Tuesday, August 28, 2018

FIGUERES........(early June, 2018)





The town of Figueres is located about an hour by train north of Girona.  It is part of what is called the Dalí Triangle, three towns located fairly near each other that are significant in the life of Surrealist painter, Salvador Dalí.  (The other two are Cadaques and Púbol.)  You do not visit Girona without visiting at least Figueres, so I did not visit Girona without visiting Figueres.  



Figueres...(Catalan for fig trees) is the capital of the comarca of Alt Emporada in the province of Girona, Catalonia, Girona, Spain.
Population: 45,000; 43 km (27 miles) from Girona. 
The town is the birthplace of artist Salvador Dalí, and houses the Teatre-Museu Gala Salvador Dalí, a large museum designed by Dalí himself which attracts many visitors.

(Wikipedia)
= = = = = = =
> [WORK REQUIRED]: Resume the Figueres blog post from its last line and write the next part. The data that follows is separate material and not part of the Figueres blog post.

> [INFORMATION PROVIDED]:
= = = = = = =
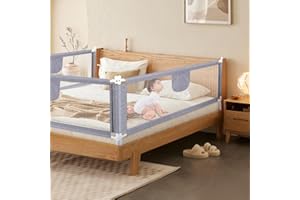 Willonin Barriere de Lit Enfants Barrière de Lit Portable Bébé Barrière de Sécurité de Lit Enfant Rail de Lit Anti-Chute pour Bébés,barrière de lit pour Enfants en Bas âge (Gris, 200cm)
= = = = = = =
> [EXPECTED ANSWER]:
"Figueres...is a pleasant little city, or large-ish town, with some fine Modernista buildings and an attractive Rambla. Although it is descended from the two Roman towns of Juncària and Figàries, and was made a Royal Vila in 1267... 

At the end of the Spanish Civil War, this was the last Republican bastion in Catalunya after the fall of Barcelona, and Figueres was effectively the capital of Republican Spain for a day. (Even after the last Republicans had fled northwards to France, Figueres rather fruitlessly declared itself the capital of the independent Republic of l’Alt Empordà). The town was very badly bombed by Franco’s airforce."

(http://iberianature.com/spain_culture/catalonia/girona/ampurdan/figueres/)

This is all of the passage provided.